▶ **PROBLEMA 1**: Segundo o texto sobre Manoel de Oliveira, quantas longas-metragens realizou o cineasta?
▶ **PROBLEMA 2**: Extraia do texto sobre Manoel de Oliveira o trecho que começa em "Portuense de nascimento, Manoel" e prossegue até "Manoel de Oliveira.", sem qualquer alteração.

▶ **TEXTO FORNECIDO**:
Com 102 anos, Manoel de Oliveira era o realizador mais velho em atividade, a nível mundial. Vítima de uma paragem cardíaca há cinco anos, o cineasta português foi o único a assistir à passagem do cinema mudo para o sonoro e do preto e branco para cores. Autor de 32 longas-metragens, Manoel de Oliveira dedicou 88 anos da sua vida ao cinema.

Portuense de nascimento, Manoel de Oliveira começou a carreira cinematográfica na cidade natal. A relação artística entre o cineasta e o Porto é desde muito cedo explorada. Desde Douro, Fauna Fluvial e Aniki-Bóbó – trabalhos que deram à Invicta uma identidade cinematográfica – até O Pintor e a Cidade e Porto da Minha Infância – que a reforçaram – a cidade do Porto é a casa cinematográfica de Manoel de Oliveira.

As quatro obras, todas ligadas ao rio Douro, apresentam a evolução da cidade e as suas representações ao longo do tempo, a partir de imagens de diversas épocas e estilos cinematográficos.

O olhar de Manoel de Oliveira já observaram e interpretaram a cidade do Porto aos olhos de crianças, jovens e adultos: a visão do próprio criador, dividido por diferentes fases da sua vida.

▶ **MATERIAL DE ESTUDO**:
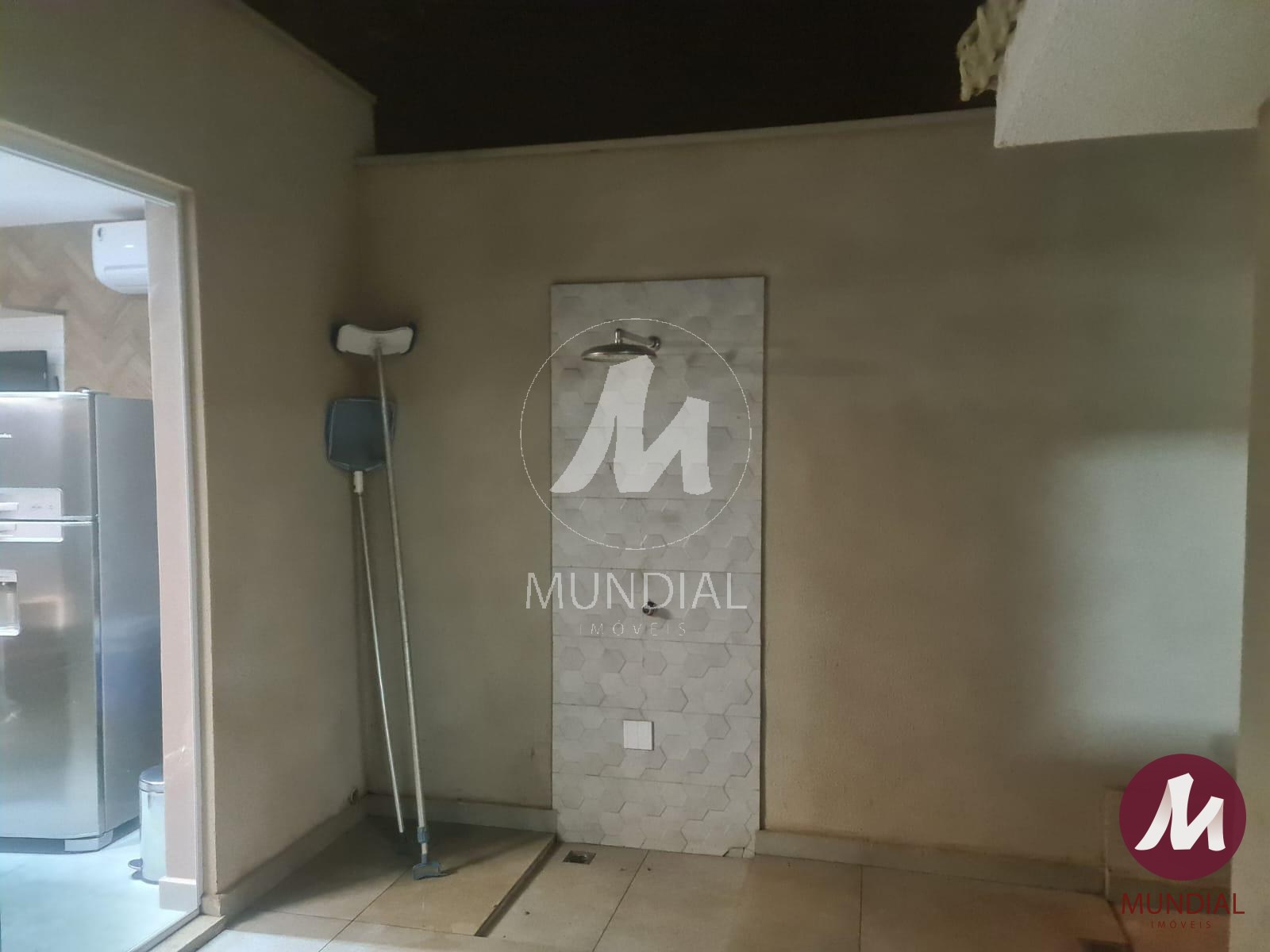 Ducha — foto 10
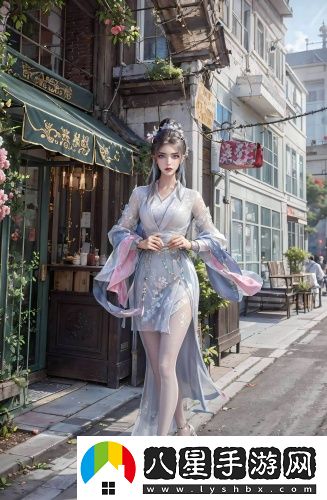 成長(cháng)影視在線(xiàn)播放免費觀(guān)看超清流暢版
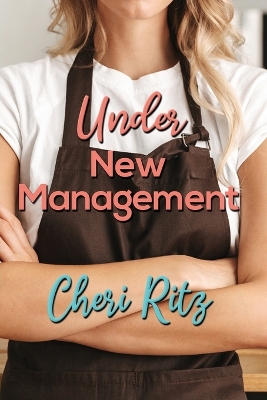 Under New Management book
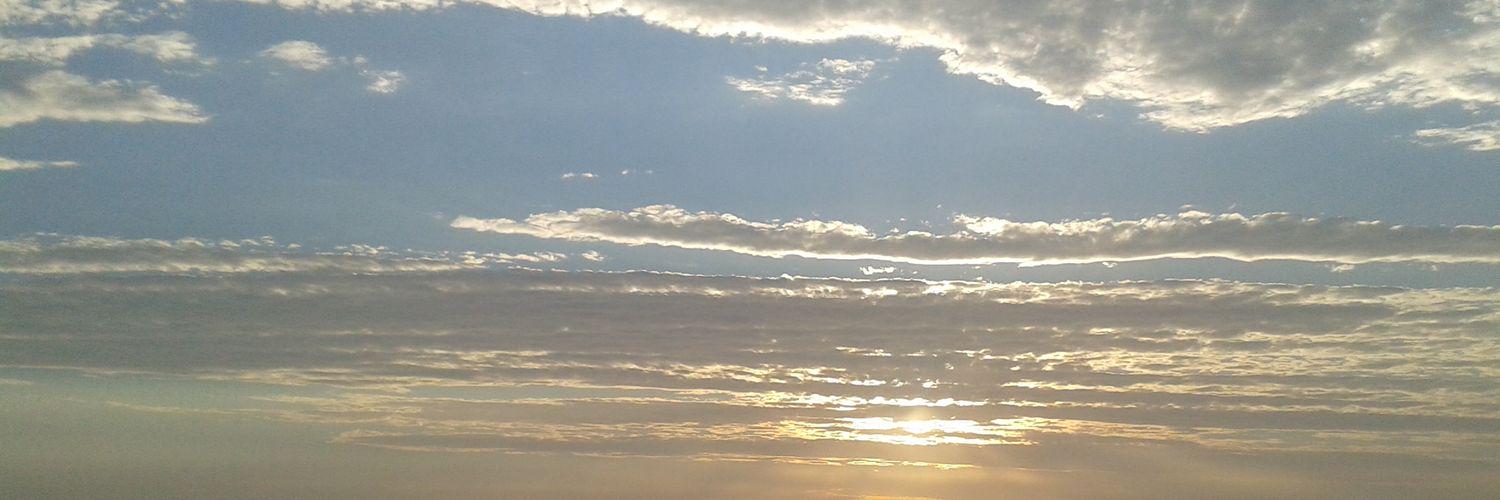 ref_garcia's profile banner image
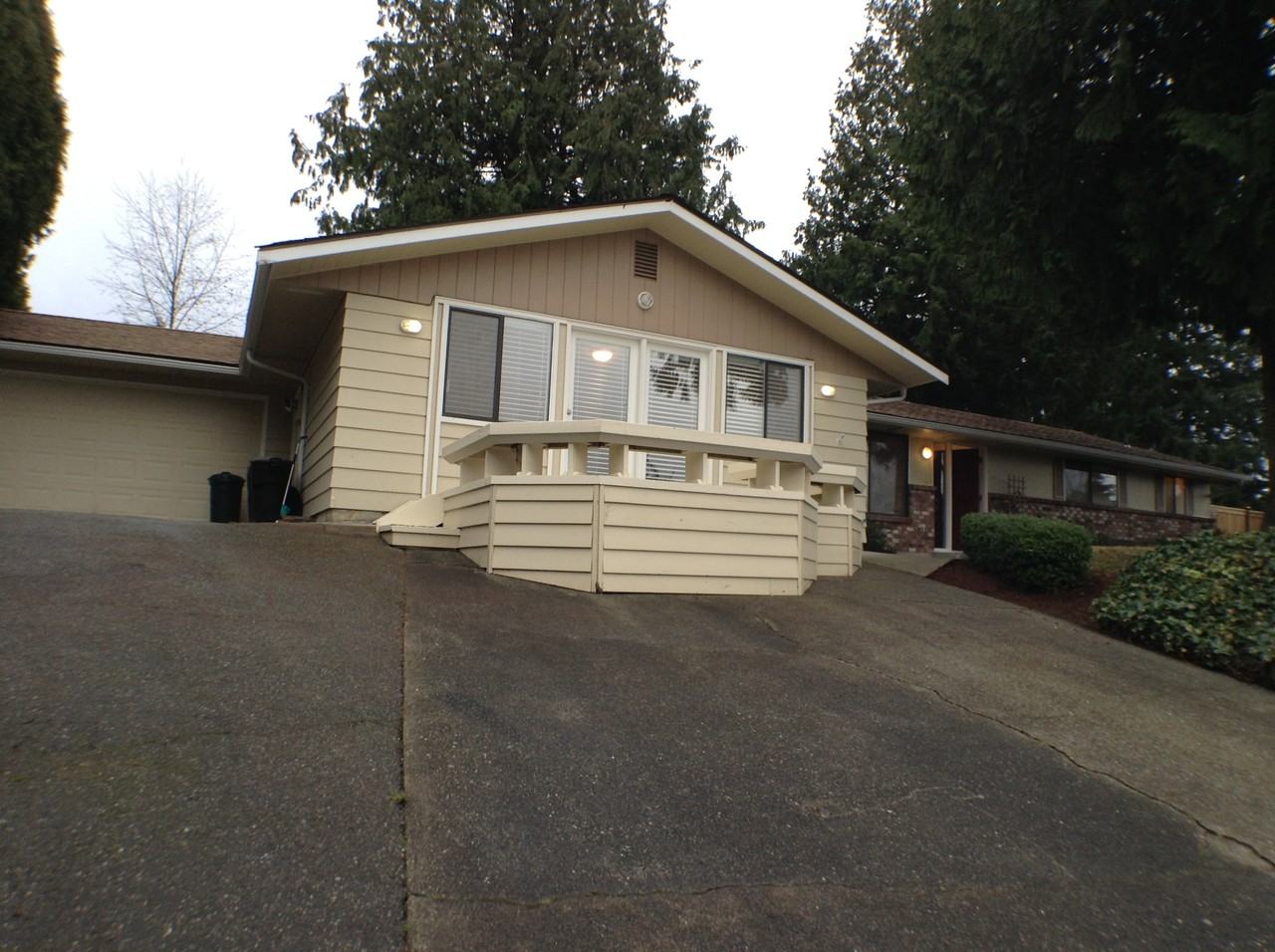 3006 51st Pl SW - Photo 2 of 20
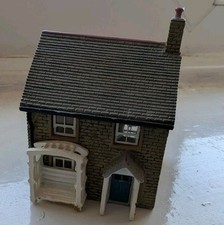Hornby lyddle end for sale  BLACKBURN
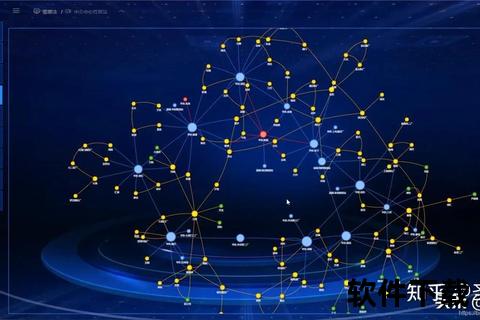 灵动Grapher软件极速绘制炫彩三维数据可视化图谱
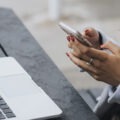 Смертельное ДТП в Ханты‑Мансийске: на перекрёстке автомобиль сбил 8‑летнюю девочку на велосипеде Смертельное ДТП в Ханты‑Мансийске: на перекрёстке автомобиль сбил 8‑летнюю девочку на велосипеде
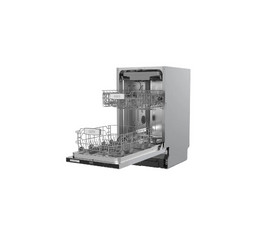 DeLonghi посудомоечная машина DDW 08S Sodalite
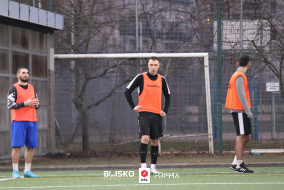 <a href="https://st.getinfootball.com/albums/1099038/693d7caf25936_1920.jpg" target="_blank">Download original</a>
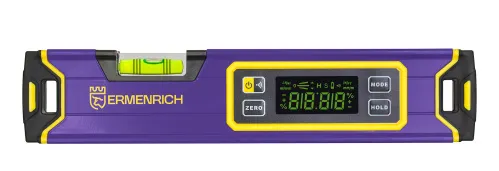 a fényképen:  Ermenrich Verk LL30 digitális szintező, kép 3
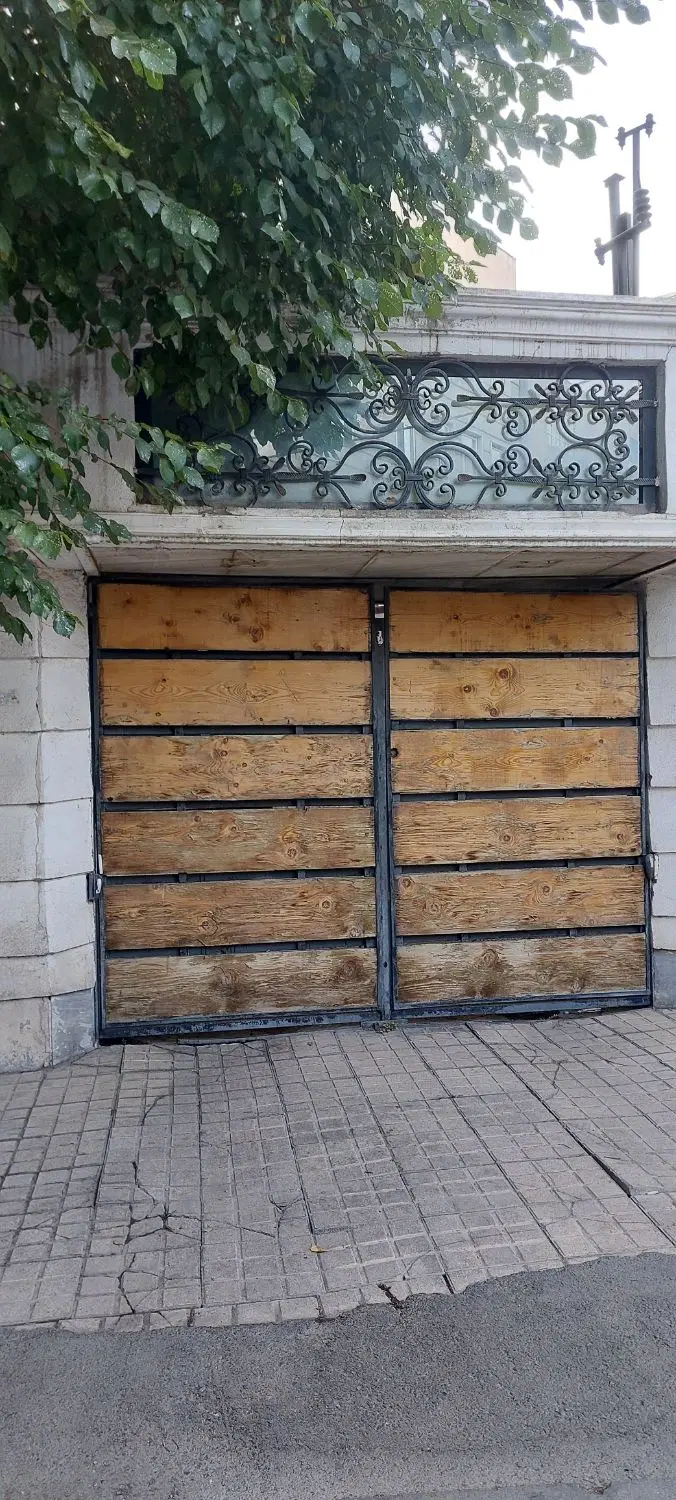 اجاره آپارتمان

▶ **RESOLUÇÃO 1**: 32 longas-metragens.

▶ **RESOLUÇÃO 2**:
Portuense de nascimento, Manoel de Oliveira começou a carreira cinematográfica na cidade natal. A relação artística entre o cineasta e o Porto é desde muito cedo explorada. Desde Douro, Fauna Fluvial e Aniki-Bóbó – trabalhos que deram à Invicta uma identidade cinematográfica – até O Pintor e a Cidade e Porto da Minha Infância – que a reforçaram – a cidade do Porto é a casa cinematográfica de Manoel de Oliveira.